-- EXCERPT PROVIDED start --
JR Payne

Current position
- Title: Head coach
- Team: Colorado
- Conference: Big 12
- Record: 186–128 (.592)

Biographical details
- Born: May 27, 1977 (age 49) Jackson, Tennessee, U.S.

Playing career
- 1995–1999: Saint Mary's
- Position: Guard

Coaching career (HC unless noted)
- 2000–2005: Gonzaga (asst.)
- 2005–2008: Boise State (asst.)
- 2008–2009: Santa Clara (asst.)
- 2009–2014: Southern Utah
- 2014–2016: Santa Clara
- 2016–present: Colorado

Head coaching record
- Overall: 287–241 (.544)

= JR Payne =

American college basketball coach (born 1977)

Ali-Marie "JR" Payne (born May 27, 1977) is an American college basketball coach who is currently head women's coach at Colorado.

==Early life and education==
Ali-Marie Payne was born in the American city of Jackson, Tennessee and raised in the Canadian city of North Vancouver, British Columbia. Her father nicknamed her after J. R. Ewing, a character on the TV show Dallas. She attended Windsor Secondary School in North Vancouver.
-- EXCERPT PROVIDED end --
-- RECORDED INFORMATION start --
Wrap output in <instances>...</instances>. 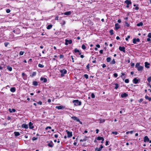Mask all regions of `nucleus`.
<instances>
[{"label":"nucleus","instance_id":"obj_1","mask_svg":"<svg viewBox=\"0 0 151 151\" xmlns=\"http://www.w3.org/2000/svg\"><path fill=\"white\" fill-rule=\"evenodd\" d=\"M73 102L74 103V105L75 106H80L81 104V102L79 101L78 100H74L73 101Z\"/></svg>","mask_w":151,"mask_h":151},{"label":"nucleus","instance_id":"obj_2","mask_svg":"<svg viewBox=\"0 0 151 151\" xmlns=\"http://www.w3.org/2000/svg\"><path fill=\"white\" fill-rule=\"evenodd\" d=\"M60 72L61 73V76L63 77L64 76V74L66 73L67 70L65 69L60 70Z\"/></svg>","mask_w":151,"mask_h":151},{"label":"nucleus","instance_id":"obj_3","mask_svg":"<svg viewBox=\"0 0 151 151\" xmlns=\"http://www.w3.org/2000/svg\"><path fill=\"white\" fill-rule=\"evenodd\" d=\"M65 45H68V44H71L72 43V42L71 40H68L67 39L65 40Z\"/></svg>","mask_w":151,"mask_h":151},{"label":"nucleus","instance_id":"obj_4","mask_svg":"<svg viewBox=\"0 0 151 151\" xmlns=\"http://www.w3.org/2000/svg\"><path fill=\"white\" fill-rule=\"evenodd\" d=\"M66 131L67 132L68 137H70L72 136V132H69L67 130H66Z\"/></svg>","mask_w":151,"mask_h":151},{"label":"nucleus","instance_id":"obj_5","mask_svg":"<svg viewBox=\"0 0 151 151\" xmlns=\"http://www.w3.org/2000/svg\"><path fill=\"white\" fill-rule=\"evenodd\" d=\"M119 49L121 51H123L124 52H125V47H119Z\"/></svg>","mask_w":151,"mask_h":151},{"label":"nucleus","instance_id":"obj_6","mask_svg":"<svg viewBox=\"0 0 151 151\" xmlns=\"http://www.w3.org/2000/svg\"><path fill=\"white\" fill-rule=\"evenodd\" d=\"M140 41V40L139 38H137L136 39L134 38L133 40V42L134 44H135L137 42H139Z\"/></svg>","mask_w":151,"mask_h":151},{"label":"nucleus","instance_id":"obj_7","mask_svg":"<svg viewBox=\"0 0 151 151\" xmlns=\"http://www.w3.org/2000/svg\"><path fill=\"white\" fill-rule=\"evenodd\" d=\"M139 80L137 79L136 78H134L133 80V83L135 84H137L138 83Z\"/></svg>","mask_w":151,"mask_h":151},{"label":"nucleus","instance_id":"obj_8","mask_svg":"<svg viewBox=\"0 0 151 151\" xmlns=\"http://www.w3.org/2000/svg\"><path fill=\"white\" fill-rule=\"evenodd\" d=\"M149 141V139L147 136H145L144 138V142H148Z\"/></svg>","mask_w":151,"mask_h":151},{"label":"nucleus","instance_id":"obj_9","mask_svg":"<svg viewBox=\"0 0 151 151\" xmlns=\"http://www.w3.org/2000/svg\"><path fill=\"white\" fill-rule=\"evenodd\" d=\"M115 29L116 30L118 29L120 27L119 24L118 23H116L115 25Z\"/></svg>","mask_w":151,"mask_h":151},{"label":"nucleus","instance_id":"obj_10","mask_svg":"<svg viewBox=\"0 0 151 151\" xmlns=\"http://www.w3.org/2000/svg\"><path fill=\"white\" fill-rule=\"evenodd\" d=\"M22 128H24L26 129H27L28 128V125L25 124H23L22 125Z\"/></svg>","mask_w":151,"mask_h":151},{"label":"nucleus","instance_id":"obj_11","mask_svg":"<svg viewBox=\"0 0 151 151\" xmlns=\"http://www.w3.org/2000/svg\"><path fill=\"white\" fill-rule=\"evenodd\" d=\"M33 124L31 122H30L29 123V128L30 129H32L34 128V127L32 125Z\"/></svg>","mask_w":151,"mask_h":151},{"label":"nucleus","instance_id":"obj_12","mask_svg":"<svg viewBox=\"0 0 151 151\" xmlns=\"http://www.w3.org/2000/svg\"><path fill=\"white\" fill-rule=\"evenodd\" d=\"M103 146L101 145L100 147L99 148H97L95 149V151H101L102 148H103Z\"/></svg>","mask_w":151,"mask_h":151},{"label":"nucleus","instance_id":"obj_13","mask_svg":"<svg viewBox=\"0 0 151 151\" xmlns=\"http://www.w3.org/2000/svg\"><path fill=\"white\" fill-rule=\"evenodd\" d=\"M40 80L41 81H43V82L45 83L47 82V80L46 78H43L42 77H41L40 78Z\"/></svg>","mask_w":151,"mask_h":151},{"label":"nucleus","instance_id":"obj_14","mask_svg":"<svg viewBox=\"0 0 151 151\" xmlns=\"http://www.w3.org/2000/svg\"><path fill=\"white\" fill-rule=\"evenodd\" d=\"M71 118L74 120H76L77 121H79V119L76 116H74L71 117Z\"/></svg>","mask_w":151,"mask_h":151},{"label":"nucleus","instance_id":"obj_15","mask_svg":"<svg viewBox=\"0 0 151 151\" xmlns=\"http://www.w3.org/2000/svg\"><path fill=\"white\" fill-rule=\"evenodd\" d=\"M143 68V66H140L137 69V70L139 71H142Z\"/></svg>","mask_w":151,"mask_h":151},{"label":"nucleus","instance_id":"obj_16","mask_svg":"<svg viewBox=\"0 0 151 151\" xmlns=\"http://www.w3.org/2000/svg\"><path fill=\"white\" fill-rule=\"evenodd\" d=\"M54 144L52 141H51L48 144V145L50 147H52L53 146Z\"/></svg>","mask_w":151,"mask_h":151},{"label":"nucleus","instance_id":"obj_17","mask_svg":"<svg viewBox=\"0 0 151 151\" xmlns=\"http://www.w3.org/2000/svg\"><path fill=\"white\" fill-rule=\"evenodd\" d=\"M10 91L12 92H14L16 91V88L14 87H12L10 89Z\"/></svg>","mask_w":151,"mask_h":151},{"label":"nucleus","instance_id":"obj_18","mask_svg":"<svg viewBox=\"0 0 151 151\" xmlns=\"http://www.w3.org/2000/svg\"><path fill=\"white\" fill-rule=\"evenodd\" d=\"M128 94L126 93H124L123 94H122L121 95V97L122 98H124V97H127L128 96Z\"/></svg>","mask_w":151,"mask_h":151},{"label":"nucleus","instance_id":"obj_19","mask_svg":"<svg viewBox=\"0 0 151 151\" xmlns=\"http://www.w3.org/2000/svg\"><path fill=\"white\" fill-rule=\"evenodd\" d=\"M125 2L128 5H129V4H131L132 3L130 1L128 0L125 1Z\"/></svg>","mask_w":151,"mask_h":151},{"label":"nucleus","instance_id":"obj_20","mask_svg":"<svg viewBox=\"0 0 151 151\" xmlns=\"http://www.w3.org/2000/svg\"><path fill=\"white\" fill-rule=\"evenodd\" d=\"M150 65V64L148 63L147 62H145V66L147 68H149L150 66H149Z\"/></svg>","mask_w":151,"mask_h":151},{"label":"nucleus","instance_id":"obj_21","mask_svg":"<svg viewBox=\"0 0 151 151\" xmlns=\"http://www.w3.org/2000/svg\"><path fill=\"white\" fill-rule=\"evenodd\" d=\"M14 134L15 136H18L20 135L19 133L17 132H14Z\"/></svg>","mask_w":151,"mask_h":151},{"label":"nucleus","instance_id":"obj_22","mask_svg":"<svg viewBox=\"0 0 151 151\" xmlns=\"http://www.w3.org/2000/svg\"><path fill=\"white\" fill-rule=\"evenodd\" d=\"M64 108V107L62 106H56V108L57 109H61Z\"/></svg>","mask_w":151,"mask_h":151},{"label":"nucleus","instance_id":"obj_23","mask_svg":"<svg viewBox=\"0 0 151 151\" xmlns=\"http://www.w3.org/2000/svg\"><path fill=\"white\" fill-rule=\"evenodd\" d=\"M36 72H33L30 75V76L31 77H33L36 76Z\"/></svg>","mask_w":151,"mask_h":151},{"label":"nucleus","instance_id":"obj_24","mask_svg":"<svg viewBox=\"0 0 151 151\" xmlns=\"http://www.w3.org/2000/svg\"><path fill=\"white\" fill-rule=\"evenodd\" d=\"M64 14L65 15H70L71 14L70 11H68L64 13Z\"/></svg>","mask_w":151,"mask_h":151},{"label":"nucleus","instance_id":"obj_25","mask_svg":"<svg viewBox=\"0 0 151 151\" xmlns=\"http://www.w3.org/2000/svg\"><path fill=\"white\" fill-rule=\"evenodd\" d=\"M9 110L10 113H12V112H15L16 111V110L14 109H9Z\"/></svg>","mask_w":151,"mask_h":151},{"label":"nucleus","instance_id":"obj_26","mask_svg":"<svg viewBox=\"0 0 151 151\" xmlns=\"http://www.w3.org/2000/svg\"><path fill=\"white\" fill-rule=\"evenodd\" d=\"M97 139L98 140H103V141H104V139L103 137H98L97 138Z\"/></svg>","mask_w":151,"mask_h":151},{"label":"nucleus","instance_id":"obj_27","mask_svg":"<svg viewBox=\"0 0 151 151\" xmlns=\"http://www.w3.org/2000/svg\"><path fill=\"white\" fill-rule=\"evenodd\" d=\"M7 69L10 71H12V67L9 66H7Z\"/></svg>","mask_w":151,"mask_h":151},{"label":"nucleus","instance_id":"obj_28","mask_svg":"<svg viewBox=\"0 0 151 151\" xmlns=\"http://www.w3.org/2000/svg\"><path fill=\"white\" fill-rule=\"evenodd\" d=\"M145 97L146 99L149 100V101H151V97H149L147 95L145 96Z\"/></svg>","mask_w":151,"mask_h":151},{"label":"nucleus","instance_id":"obj_29","mask_svg":"<svg viewBox=\"0 0 151 151\" xmlns=\"http://www.w3.org/2000/svg\"><path fill=\"white\" fill-rule=\"evenodd\" d=\"M33 85L35 86H37L38 85V83L36 81H33Z\"/></svg>","mask_w":151,"mask_h":151},{"label":"nucleus","instance_id":"obj_30","mask_svg":"<svg viewBox=\"0 0 151 151\" xmlns=\"http://www.w3.org/2000/svg\"><path fill=\"white\" fill-rule=\"evenodd\" d=\"M143 25V24L142 23V22H140V23L137 24V26H138V27H139V26H142Z\"/></svg>","mask_w":151,"mask_h":151},{"label":"nucleus","instance_id":"obj_31","mask_svg":"<svg viewBox=\"0 0 151 151\" xmlns=\"http://www.w3.org/2000/svg\"><path fill=\"white\" fill-rule=\"evenodd\" d=\"M52 27V25L51 24L49 25L47 27V29H50Z\"/></svg>","mask_w":151,"mask_h":151},{"label":"nucleus","instance_id":"obj_32","mask_svg":"<svg viewBox=\"0 0 151 151\" xmlns=\"http://www.w3.org/2000/svg\"><path fill=\"white\" fill-rule=\"evenodd\" d=\"M115 85V87L114 88L115 89H117L119 87V85L117 83L114 84Z\"/></svg>","mask_w":151,"mask_h":151},{"label":"nucleus","instance_id":"obj_33","mask_svg":"<svg viewBox=\"0 0 151 151\" xmlns=\"http://www.w3.org/2000/svg\"><path fill=\"white\" fill-rule=\"evenodd\" d=\"M111 58L110 57H108L106 59V61L107 62H109L111 60Z\"/></svg>","mask_w":151,"mask_h":151},{"label":"nucleus","instance_id":"obj_34","mask_svg":"<svg viewBox=\"0 0 151 151\" xmlns=\"http://www.w3.org/2000/svg\"><path fill=\"white\" fill-rule=\"evenodd\" d=\"M133 131H128V132H126V134H129V133H130L131 134H132V133H133Z\"/></svg>","mask_w":151,"mask_h":151},{"label":"nucleus","instance_id":"obj_35","mask_svg":"<svg viewBox=\"0 0 151 151\" xmlns=\"http://www.w3.org/2000/svg\"><path fill=\"white\" fill-rule=\"evenodd\" d=\"M115 63H116V62L115 60L114 59H113L112 60V61L111 62V64H115Z\"/></svg>","mask_w":151,"mask_h":151},{"label":"nucleus","instance_id":"obj_36","mask_svg":"<svg viewBox=\"0 0 151 151\" xmlns=\"http://www.w3.org/2000/svg\"><path fill=\"white\" fill-rule=\"evenodd\" d=\"M105 119H100V123L104 122H105Z\"/></svg>","mask_w":151,"mask_h":151},{"label":"nucleus","instance_id":"obj_37","mask_svg":"<svg viewBox=\"0 0 151 151\" xmlns=\"http://www.w3.org/2000/svg\"><path fill=\"white\" fill-rule=\"evenodd\" d=\"M140 65H139V63H137L136 65H135V67L136 68H138V67H139V66H140Z\"/></svg>","mask_w":151,"mask_h":151},{"label":"nucleus","instance_id":"obj_38","mask_svg":"<svg viewBox=\"0 0 151 151\" xmlns=\"http://www.w3.org/2000/svg\"><path fill=\"white\" fill-rule=\"evenodd\" d=\"M109 32L111 35H113L114 34L113 30L112 29L110 30Z\"/></svg>","mask_w":151,"mask_h":151},{"label":"nucleus","instance_id":"obj_39","mask_svg":"<svg viewBox=\"0 0 151 151\" xmlns=\"http://www.w3.org/2000/svg\"><path fill=\"white\" fill-rule=\"evenodd\" d=\"M38 66L41 68H43L44 67V66L43 65L40 64H38Z\"/></svg>","mask_w":151,"mask_h":151},{"label":"nucleus","instance_id":"obj_40","mask_svg":"<svg viewBox=\"0 0 151 151\" xmlns=\"http://www.w3.org/2000/svg\"><path fill=\"white\" fill-rule=\"evenodd\" d=\"M147 80L149 82H150L151 81V76L148 78L147 79Z\"/></svg>","mask_w":151,"mask_h":151},{"label":"nucleus","instance_id":"obj_41","mask_svg":"<svg viewBox=\"0 0 151 151\" xmlns=\"http://www.w3.org/2000/svg\"><path fill=\"white\" fill-rule=\"evenodd\" d=\"M112 134H115V135H117L118 134V133L117 132L115 131V132H112Z\"/></svg>","mask_w":151,"mask_h":151},{"label":"nucleus","instance_id":"obj_42","mask_svg":"<svg viewBox=\"0 0 151 151\" xmlns=\"http://www.w3.org/2000/svg\"><path fill=\"white\" fill-rule=\"evenodd\" d=\"M82 48L83 50H85L86 49V46L84 45H83L82 46Z\"/></svg>","mask_w":151,"mask_h":151},{"label":"nucleus","instance_id":"obj_43","mask_svg":"<svg viewBox=\"0 0 151 151\" xmlns=\"http://www.w3.org/2000/svg\"><path fill=\"white\" fill-rule=\"evenodd\" d=\"M24 51H20V52H19V55H23L24 54Z\"/></svg>","mask_w":151,"mask_h":151},{"label":"nucleus","instance_id":"obj_44","mask_svg":"<svg viewBox=\"0 0 151 151\" xmlns=\"http://www.w3.org/2000/svg\"><path fill=\"white\" fill-rule=\"evenodd\" d=\"M74 52L76 53L78 52H79V50L77 49H75L74 50Z\"/></svg>","mask_w":151,"mask_h":151},{"label":"nucleus","instance_id":"obj_45","mask_svg":"<svg viewBox=\"0 0 151 151\" xmlns=\"http://www.w3.org/2000/svg\"><path fill=\"white\" fill-rule=\"evenodd\" d=\"M84 76L86 78L88 79V75L85 74L84 75Z\"/></svg>","mask_w":151,"mask_h":151},{"label":"nucleus","instance_id":"obj_46","mask_svg":"<svg viewBox=\"0 0 151 151\" xmlns=\"http://www.w3.org/2000/svg\"><path fill=\"white\" fill-rule=\"evenodd\" d=\"M91 97L92 98H94L95 97V96L93 93H92L91 94Z\"/></svg>","mask_w":151,"mask_h":151},{"label":"nucleus","instance_id":"obj_47","mask_svg":"<svg viewBox=\"0 0 151 151\" xmlns=\"http://www.w3.org/2000/svg\"><path fill=\"white\" fill-rule=\"evenodd\" d=\"M64 57V56L63 55H60V59H62V58H63Z\"/></svg>","mask_w":151,"mask_h":151},{"label":"nucleus","instance_id":"obj_48","mask_svg":"<svg viewBox=\"0 0 151 151\" xmlns=\"http://www.w3.org/2000/svg\"><path fill=\"white\" fill-rule=\"evenodd\" d=\"M129 80L128 79H126L125 80V82L127 83H128L129 82Z\"/></svg>","mask_w":151,"mask_h":151},{"label":"nucleus","instance_id":"obj_49","mask_svg":"<svg viewBox=\"0 0 151 151\" xmlns=\"http://www.w3.org/2000/svg\"><path fill=\"white\" fill-rule=\"evenodd\" d=\"M114 76L115 78H116L118 76V75L116 73H115L114 74Z\"/></svg>","mask_w":151,"mask_h":151},{"label":"nucleus","instance_id":"obj_50","mask_svg":"<svg viewBox=\"0 0 151 151\" xmlns=\"http://www.w3.org/2000/svg\"><path fill=\"white\" fill-rule=\"evenodd\" d=\"M37 103L38 104H39V105H42V101H39V102H37Z\"/></svg>","mask_w":151,"mask_h":151},{"label":"nucleus","instance_id":"obj_51","mask_svg":"<svg viewBox=\"0 0 151 151\" xmlns=\"http://www.w3.org/2000/svg\"><path fill=\"white\" fill-rule=\"evenodd\" d=\"M130 38V36L129 35H128L127 37L126 38L125 40L126 41H128V39Z\"/></svg>","mask_w":151,"mask_h":151},{"label":"nucleus","instance_id":"obj_52","mask_svg":"<svg viewBox=\"0 0 151 151\" xmlns=\"http://www.w3.org/2000/svg\"><path fill=\"white\" fill-rule=\"evenodd\" d=\"M37 137H34L32 138V139L34 141V140H37Z\"/></svg>","mask_w":151,"mask_h":151},{"label":"nucleus","instance_id":"obj_53","mask_svg":"<svg viewBox=\"0 0 151 151\" xmlns=\"http://www.w3.org/2000/svg\"><path fill=\"white\" fill-rule=\"evenodd\" d=\"M148 37L149 38H151V33H149L148 35Z\"/></svg>","mask_w":151,"mask_h":151},{"label":"nucleus","instance_id":"obj_54","mask_svg":"<svg viewBox=\"0 0 151 151\" xmlns=\"http://www.w3.org/2000/svg\"><path fill=\"white\" fill-rule=\"evenodd\" d=\"M125 24L126 25V26L127 27H129V24L127 22H125Z\"/></svg>","mask_w":151,"mask_h":151},{"label":"nucleus","instance_id":"obj_55","mask_svg":"<svg viewBox=\"0 0 151 151\" xmlns=\"http://www.w3.org/2000/svg\"><path fill=\"white\" fill-rule=\"evenodd\" d=\"M48 129H51V127H50V126H49V127H46V128H45V129L46 130H47Z\"/></svg>","mask_w":151,"mask_h":151},{"label":"nucleus","instance_id":"obj_56","mask_svg":"<svg viewBox=\"0 0 151 151\" xmlns=\"http://www.w3.org/2000/svg\"><path fill=\"white\" fill-rule=\"evenodd\" d=\"M6 11L7 13H9L10 12V10L9 9H7Z\"/></svg>","mask_w":151,"mask_h":151},{"label":"nucleus","instance_id":"obj_57","mask_svg":"<svg viewBox=\"0 0 151 151\" xmlns=\"http://www.w3.org/2000/svg\"><path fill=\"white\" fill-rule=\"evenodd\" d=\"M8 43L7 42H5L4 43V45L5 47H7L8 45Z\"/></svg>","mask_w":151,"mask_h":151},{"label":"nucleus","instance_id":"obj_58","mask_svg":"<svg viewBox=\"0 0 151 151\" xmlns=\"http://www.w3.org/2000/svg\"><path fill=\"white\" fill-rule=\"evenodd\" d=\"M102 67H103V68H105V67H106V65H105V64H103L102 65Z\"/></svg>","mask_w":151,"mask_h":151},{"label":"nucleus","instance_id":"obj_59","mask_svg":"<svg viewBox=\"0 0 151 151\" xmlns=\"http://www.w3.org/2000/svg\"><path fill=\"white\" fill-rule=\"evenodd\" d=\"M84 137L85 138L83 139L85 140V141H86L87 140V138L88 137L86 136H85Z\"/></svg>","mask_w":151,"mask_h":151},{"label":"nucleus","instance_id":"obj_60","mask_svg":"<svg viewBox=\"0 0 151 151\" xmlns=\"http://www.w3.org/2000/svg\"><path fill=\"white\" fill-rule=\"evenodd\" d=\"M143 100V99H139V102H142Z\"/></svg>","mask_w":151,"mask_h":151},{"label":"nucleus","instance_id":"obj_61","mask_svg":"<svg viewBox=\"0 0 151 151\" xmlns=\"http://www.w3.org/2000/svg\"><path fill=\"white\" fill-rule=\"evenodd\" d=\"M134 63H131V66L132 67H133L134 66Z\"/></svg>","mask_w":151,"mask_h":151},{"label":"nucleus","instance_id":"obj_62","mask_svg":"<svg viewBox=\"0 0 151 151\" xmlns=\"http://www.w3.org/2000/svg\"><path fill=\"white\" fill-rule=\"evenodd\" d=\"M150 38H148L147 39V41L148 42H150L151 41V39H150Z\"/></svg>","mask_w":151,"mask_h":151},{"label":"nucleus","instance_id":"obj_63","mask_svg":"<svg viewBox=\"0 0 151 151\" xmlns=\"http://www.w3.org/2000/svg\"><path fill=\"white\" fill-rule=\"evenodd\" d=\"M86 68L87 69H88L89 68V64H88L86 66Z\"/></svg>","mask_w":151,"mask_h":151},{"label":"nucleus","instance_id":"obj_64","mask_svg":"<svg viewBox=\"0 0 151 151\" xmlns=\"http://www.w3.org/2000/svg\"><path fill=\"white\" fill-rule=\"evenodd\" d=\"M99 52L101 53V54H102L103 53V50H100L99 51Z\"/></svg>","mask_w":151,"mask_h":151}]
</instances>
-- RECORDED INFORMATION end --
REQUIREMENTS ->
(a) Summarize the article on JR Payne in three sentences.
(b) Extend the article on JR Payne, picking up right after its last sentence.

TASK-BY-TASK RESULTS ->
(a) JR Payne, born Ali-Marie Payne on May 27, 1977, in Jackson, Tennessee, and raised in North Vancouver, British Columbia, is the head women's basketball coach at Colorado in the Big 12. She played guard at Saint Mary's from 1995 to 1999 and was an assistant at Gonzaga, Boise State and Santa Clara. She then served as head coach at Southern Utah and Santa Clara before taking over at Colorado in 2016, and her overall head coaching record is 287–241.

(b)
Payne attended Saint Mary's College, where she would play point guard for the Saint Mary's Gaels from 1995 to 1999. During her senior season, Payne helped lead the Gaels to their first ever NCAA Tournament appearance. She earned two first-team All-West Coast Conference honor. In 1999, Payne graduated from Saint Mary's with a degree in French, then attended San Francisco State University for a year for graduate school.

==Coaching career==
===Assistant coach (2000–2005)===
In 2000, Payne began her women's basketball coaching career at Gonzaga under Kelly Graves. The team improved from five wins in 2000–01 to 28 wins in the 2004-05 season, including a perfect record in West Coast Conference play. Payne helped recruit guard Shannon Mathews, who would become the first All-American in program history.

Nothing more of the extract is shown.